That's it — an agent backend on `ws://127.0.0.1:8787/ws`, with knowledge retrieval, tool-calling, and streaming. With no env set, the binary boots the **local flavor**: in-memory storage, in-memory backplane, loopback bind, admin off. Set `SMOOTH_AGENT_STORAGE=postgres` (or `dynamodb`) and a backplane to graduate the *same* binary to the k8s or serverless flavor.

> No key?
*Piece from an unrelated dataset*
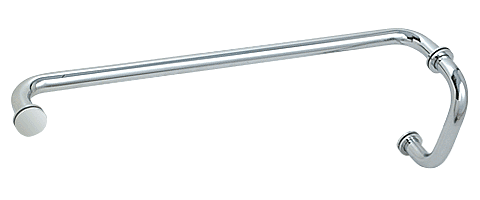 """CRL Polished Chrome 6"""" Pull Handle and 24"""" Towel Bar BM Series Combination With Metal Washers CRL BM6X24CH"""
The server still boots and answers protocol actions — only `send_message` (which needs the LLM) errors cleanly until `SMOOAI_GATEWAY_KEY` is set.

You can also embed the local flavor **in-process** from Rust — `smooth_operator_server::local::serve_local("127.0.0.1:8787")`, or `LocalServer::builder().seed_kb(true).spawn()` for a handle with a graceful-shutdown switch. See [`deploy/local/README.md`](deploy/local/README.md).

---

## Watch it stream

Connect, start a session, send a turn, and watch tokens stream in — then `await` the authoritative terminal response. Here in TypeScript ([`@smooai/smooth-operator`](typescript/README.md)); the same shape exists in [Go](go/README.md), [.NET](dotnet/README.md), [Python](python/README.md), and [Rust](rust/README.md).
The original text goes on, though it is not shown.